Empecemos por el Título: “Brevetes de Historia Universal del Perú”. Por “Brevete”, el escritor peruano radicado en Sevilla nos recuerda que se trata de un peruanismo: “Somos el único país que llama así a la licencia de conducir”, afirma. Se trata de una palabra eliminada de los diccionarios actuales, pero en los más antiguos encontramos su definición: la etiqueta que se colocaba encima de los expedientes legales, donde se resumía lo que había dentro del legajo. Quién sabe por qué, la palabra terminó dentro de las billeteras de los conductores nacionales.
Pero para los que habían estudiado por separado ambas asignaturas, ¿Qué ha querido decir el autor de “Un milagro informal” con la frase “Historia Universal del Perú”? Pues se trata de la intención del escritor de precisar el lugar del Perú en el mundo, aportando una colección de personajes y hechos de nuestra historia que dialogan con otros acontecimientos o personajes similares en el planeta. “Lo que uno descubre cuando pasa tiempo fuera del país, es que verdaderamente la historia de nuestro país reclama un lugar en la historia universal. Como la poesía de Vallejo forma parte de la poesía universal, o la música andina parte de la música universal”, explica Iwasaki en esta entrevista vía Zoom desde su estudio en Sevilla.
“Brevetes de Historia Universal del Perú” no es un libro escrito para conmemorar el Bicentenario. Sin embargo, toda nuestra historia fluye en él sin intenciones pedagógicas. Más de un ventenar de textos breves, libres y literarios, donde Fernando Iwasaki despliega su mirada de narrador pero también de historiador, visibilizando a los personajes antes invisibles de nuestra historia. Eso es, al final, el “Brevete”: Una historia breve cuya cortedad basta para revelarnos la gesta de un peruano. Y eso lo convierte en un libro imprescindible.

- _COMPRUEBA TU COMPRENSIÓN_
a) Indica si cada afirmación concuerda con el texto y respalda tu respuesta con una cita literal: (i) el libro se escribió para conmemorar el Bicentenario; (ii) la palabra «brevete» ya no aparece en los diccionarios actuales; (iii) la entrevista con Iwasaki se realizó por Zoom.
b) Copia del texto, sin alterar nada, el tramo que va desde «Empecemos por el» hasta «los conductores nacionales.».
Las líneas no guardan ninguna relación con el texto.

- _DATOS DE ENTRADA_
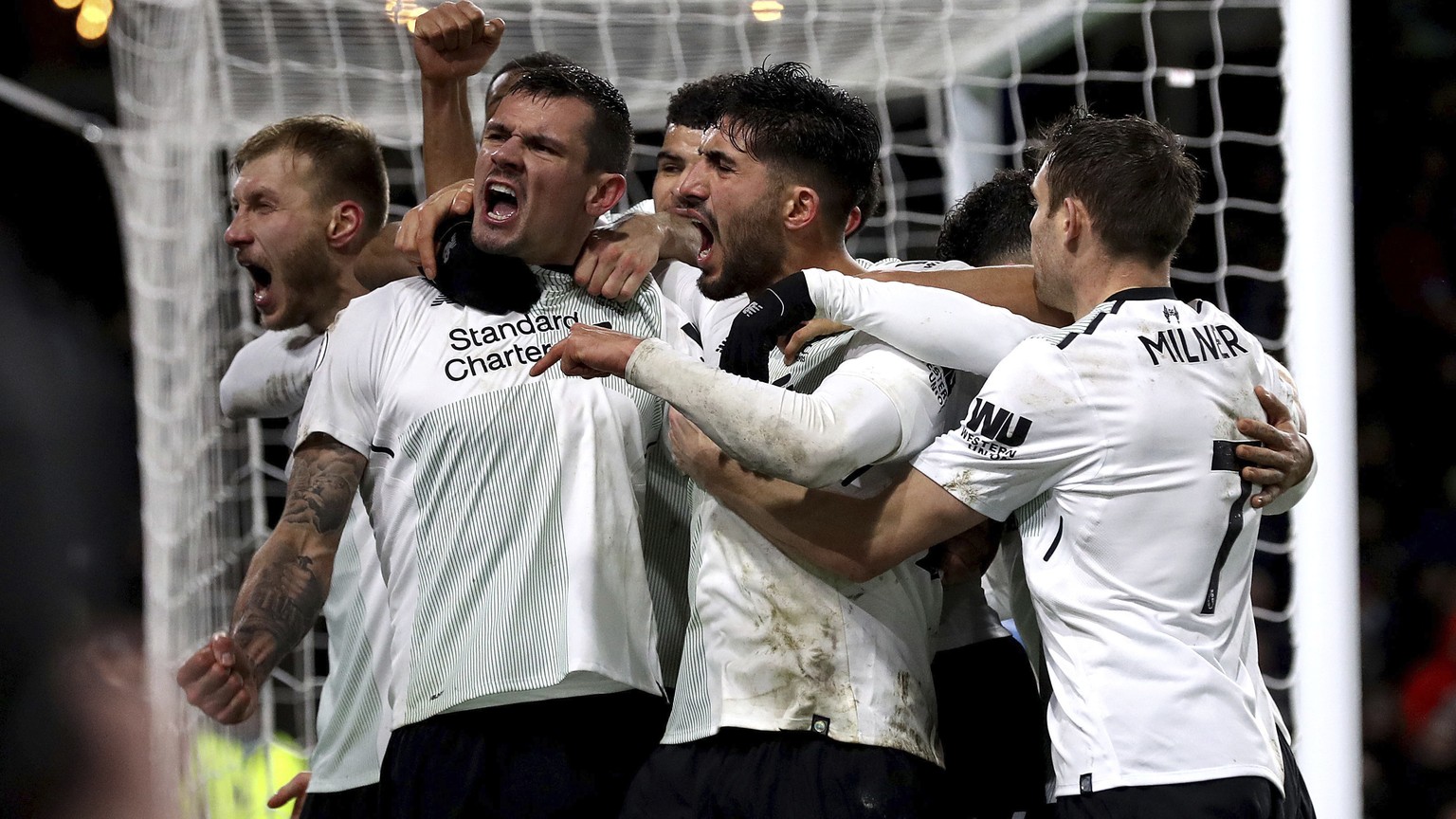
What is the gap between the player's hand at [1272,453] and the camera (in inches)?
91.7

- _RESPUESTAS DEL EJERCICIO_
a)
(i) No: «“Brevetes de Historia Universal del Perú” no es un libro escrito para conmemorar el Bicentenario».
(ii) Sí: «Se trata de una palabra eliminada de los diccionarios actuales».
(iii) Sí: «explica Iwasaki en esta entrevista vía Zoom desde su estudio en Sevilla».

b)
Empecemos por el Título: “Brevetes de Historia Universal del Perú”. Por “Brevete”, el escritor peruano radicado en Sevilla nos recuerda que se trata de un peruanismo: “Somos el único país que llama así a la licencia de conducir”, afirma. Se trata de una palabra eliminada de los diccionarios actuales, pero en los más antiguos encontramos su definición: la etiqueta que se colocaba encima de los expedientes legales, donde se resumía lo que había dentro del legajo. Quién sabe por qué, la palabra terminó dentro de las billeteras de los conductores nacionales.